Texas-Size Fun-(Part 4)
Saturday morning had most of our crew waking at various times before the crack of noon. At one point we were all on the back balcony overlooking the Guadalupe trying to recover in various ways from the revelry the night before. Several travelers had made their way down to the lobby to raid the free soft tacos that were rolled in foil under the hot lamp. I settled for a coffee and contemplated an early Bud Light from the styrofoam cooler-"beer, it's not just for breakfast anymore!" The topic of discussion was the series of "noise warnings" issued the night before by some small person acting with the "apparent authority" of the Inn management. As I lay in bed that morning, I noticed that I could hear almost every word said in the rooms next to mine and the inn seemed to amplify every sound made by anyone. The walls were paper thin as were the ceilings and a trip down the wood floor hallway with boots or other hard-sole shoes caused the whole place to vibrate as if there were a stampede. Scott and Cristina reported they were awakened by noise from the room above that they described a "people moving heavy furniture or running a bowling alley." After a soft taco run, Vin was at the front desk where she was told that the people calling in the complaints last night were given a full refund because of the so-called "interruption of their sleep" or whatever else they were trying to do and this dude had the nerve to sugget to Vin that perhaps our group could pull together some donations to make up for the financial "hit" suffered by the inn. You can imagine that we were less than enthused by that idea-"motion denied!"

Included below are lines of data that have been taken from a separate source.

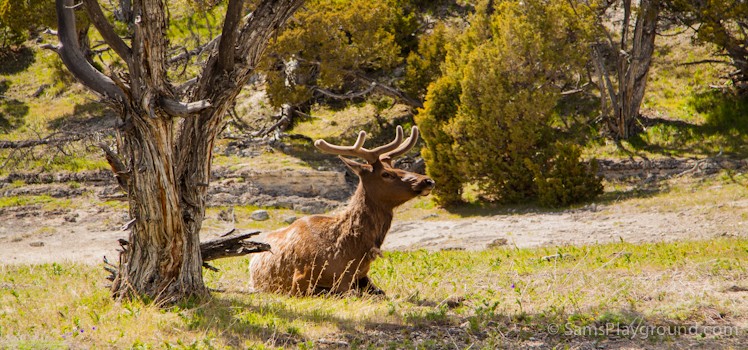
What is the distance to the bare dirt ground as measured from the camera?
534 inches

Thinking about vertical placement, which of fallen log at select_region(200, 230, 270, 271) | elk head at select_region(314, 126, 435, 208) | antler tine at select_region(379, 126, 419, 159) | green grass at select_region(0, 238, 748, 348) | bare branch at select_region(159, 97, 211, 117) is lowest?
green grass at select_region(0, 238, 748, 348)

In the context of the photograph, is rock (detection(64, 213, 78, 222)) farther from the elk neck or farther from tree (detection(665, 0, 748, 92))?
tree (detection(665, 0, 748, 92))

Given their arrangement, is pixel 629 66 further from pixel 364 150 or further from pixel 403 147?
pixel 364 150

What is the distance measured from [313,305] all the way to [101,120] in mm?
21176

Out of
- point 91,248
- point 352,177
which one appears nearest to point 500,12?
point 352,177

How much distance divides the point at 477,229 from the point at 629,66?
758cm

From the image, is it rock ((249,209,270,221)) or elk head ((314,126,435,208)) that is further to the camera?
rock ((249,209,270,221))

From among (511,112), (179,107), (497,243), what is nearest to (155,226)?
(179,107)

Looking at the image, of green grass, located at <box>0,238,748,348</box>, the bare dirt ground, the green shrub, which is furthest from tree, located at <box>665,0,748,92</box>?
green grass, located at <box>0,238,748,348</box>

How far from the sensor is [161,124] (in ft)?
21.8

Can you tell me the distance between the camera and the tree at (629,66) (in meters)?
20.1

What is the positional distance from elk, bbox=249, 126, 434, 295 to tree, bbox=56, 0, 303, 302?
145cm

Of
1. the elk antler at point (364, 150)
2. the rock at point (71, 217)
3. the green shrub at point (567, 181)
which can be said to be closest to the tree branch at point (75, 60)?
the elk antler at point (364, 150)

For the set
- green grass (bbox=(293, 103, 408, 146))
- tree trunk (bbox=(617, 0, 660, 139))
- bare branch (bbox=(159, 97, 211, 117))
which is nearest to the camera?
bare branch (bbox=(159, 97, 211, 117))
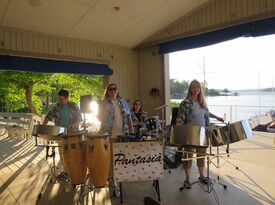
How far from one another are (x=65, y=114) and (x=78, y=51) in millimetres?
1921

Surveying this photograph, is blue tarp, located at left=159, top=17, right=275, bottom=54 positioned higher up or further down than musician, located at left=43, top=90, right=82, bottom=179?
higher up

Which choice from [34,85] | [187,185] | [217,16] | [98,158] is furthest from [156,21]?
[34,85]

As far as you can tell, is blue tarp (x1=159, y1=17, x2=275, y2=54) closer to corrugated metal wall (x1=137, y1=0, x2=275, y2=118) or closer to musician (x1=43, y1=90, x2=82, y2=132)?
corrugated metal wall (x1=137, y1=0, x2=275, y2=118)

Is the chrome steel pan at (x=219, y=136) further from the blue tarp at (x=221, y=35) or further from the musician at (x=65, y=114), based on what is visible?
the blue tarp at (x=221, y=35)

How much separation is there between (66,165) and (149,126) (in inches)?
73.6

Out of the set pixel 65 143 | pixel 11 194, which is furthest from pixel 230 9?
pixel 11 194

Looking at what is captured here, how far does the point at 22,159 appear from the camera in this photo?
415cm

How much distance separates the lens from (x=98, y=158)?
2219 mm

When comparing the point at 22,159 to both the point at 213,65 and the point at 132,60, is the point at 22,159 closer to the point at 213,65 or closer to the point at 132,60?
the point at 132,60

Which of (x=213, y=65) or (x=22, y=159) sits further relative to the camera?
(x=213, y=65)

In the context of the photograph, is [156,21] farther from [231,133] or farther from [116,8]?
[231,133]

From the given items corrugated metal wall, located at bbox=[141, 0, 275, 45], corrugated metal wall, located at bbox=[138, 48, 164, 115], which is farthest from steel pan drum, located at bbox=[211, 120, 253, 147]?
corrugated metal wall, located at bbox=[138, 48, 164, 115]

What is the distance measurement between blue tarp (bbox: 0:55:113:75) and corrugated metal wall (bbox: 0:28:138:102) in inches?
3.3

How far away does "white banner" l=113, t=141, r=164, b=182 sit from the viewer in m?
2.36
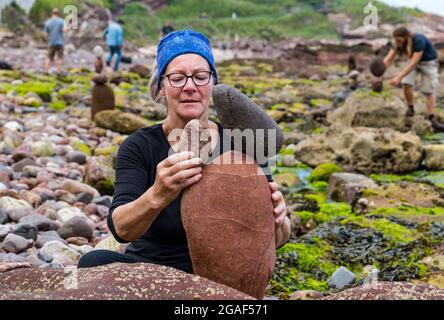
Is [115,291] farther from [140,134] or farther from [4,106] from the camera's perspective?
[4,106]

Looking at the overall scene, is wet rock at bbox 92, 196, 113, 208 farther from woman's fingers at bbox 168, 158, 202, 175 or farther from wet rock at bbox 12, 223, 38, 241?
woman's fingers at bbox 168, 158, 202, 175

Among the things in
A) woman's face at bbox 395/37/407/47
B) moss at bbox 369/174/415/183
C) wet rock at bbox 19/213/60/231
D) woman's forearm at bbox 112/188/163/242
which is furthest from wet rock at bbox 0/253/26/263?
woman's face at bbox 395/37/407/47

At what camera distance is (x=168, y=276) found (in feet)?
8.96

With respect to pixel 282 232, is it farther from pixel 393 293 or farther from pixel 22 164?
pixel 22 164

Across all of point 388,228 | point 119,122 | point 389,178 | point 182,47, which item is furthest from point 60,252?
point 119,122

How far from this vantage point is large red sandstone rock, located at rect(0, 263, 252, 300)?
2.53 meters

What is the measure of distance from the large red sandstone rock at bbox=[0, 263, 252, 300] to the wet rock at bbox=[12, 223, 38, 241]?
2.62 m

We had had a small taste of the town of Gruene the day before and it was a unanimous decision to spend most of Saturday checking out the shops in this charming western town. We had lunch at Gruene River Grille-they put us in a dark backroom inside instead of on the porch overlooking the river due to the size of the group. The food was good and afterwards we wandered the streets of Gruene, checking out the shops-we found some lovely head gear at a place called Hunter's Junction. I made it a point to visit Lone Star Music, from which I had ordered dozens of CD's online. The clerk there was friendly and helpful on some good new tunes and suggested we check out a band called the Texas Renegades at Cheatham St. Warehouse in San Marcos playing that night. He reported the harmonica player was possibly the best had aver heard anywhere. We drove back into New Braunfels late afternoon and ended up at Scores Sports Bar again and watched some college football-our group included alums and fans of Clemson, U. of South Carolina, Wake Forest and the U. of North Carolina and different games were on screens throughout the joint. My neck hurt from trying to locate a score of the Wake Forest-Duke, "battle of the titans," which should have been over by the time we got in there. Randall wanted to find a pair of boots and since we were headed to San Marcos that night, we could hit the Cavender's Westernwear outlet there on the way. Back to the inn to get ready for Saturday night.
Fifteen minutes after leaving Gruene we were in San Marcos and found Cavender's easily as it sat directly off of I-35 north. It was damn impressive-probably more jeans and boots and shirts than I've ever seen under one roof-Randal and Vin bought cowboy boots and we also got a tip on a dinner spot, Lone Star Cafe, which looked from the outside like a chain-type place but had fantastic Tex-Mex dishes and huge portions. We were stuffed and I believe this is the point where we all kind of "hit the wall." As Randal and Vin took Kate back to the inn to rest (she is pregnant and still was quite the trooper), Scott, Cristina, Jane and me went inside
Cheatham St. Warehouse-one of the famous Texas music venues I had heard about for a long time- a place where folks like George Strait and Stevie Ray Vaughn cut their musical teeth. The rustic old building stood about a foot from a railroad track and twice that night locomotives roared past shaking the place to the rafters as the band played on. The grafitti in the bathrooms was priceless, Cristina and Jane came out giggling about the wisdom inscribed on the ladies room wall-"Men are like wine-they start out as grapes and you have to stomp the shit out of them to get anything useful." The men's room grafitti is not fit for this space-I give it an 'A" for originality and crudity. On our way out, Randall proudly recited verbatim, a lewd four-line poem from just above the men's urinal. It was the Saturday before Halloween and it seemed every one was in costume except us, unless you count Carolinian's with boots and cowboy hats as "costumed." Even the band was in Halloween attire and it was slightly disconcerting-like listening to the Village People singing Texas hick-rock. They were pretty good-the harmonica player 20 years old and just as advertised. We stayed for one set-it was painfully obvious that most of the gang was pooped. We piled back in the van, made it back to the inn and gleefully clomped down the hallway to the rooms. Randall, Vin, Jane and me made a mildly successful late night rally out on the side, apparently not disturbing any other guests with our muted revelry. It was a crisp, fall night on the deck overlooking the river-we could see the lighted Gruene watertower and from below in the dark across the river, the sound of live music wafted up. It was hard to let go of the last night in this special place.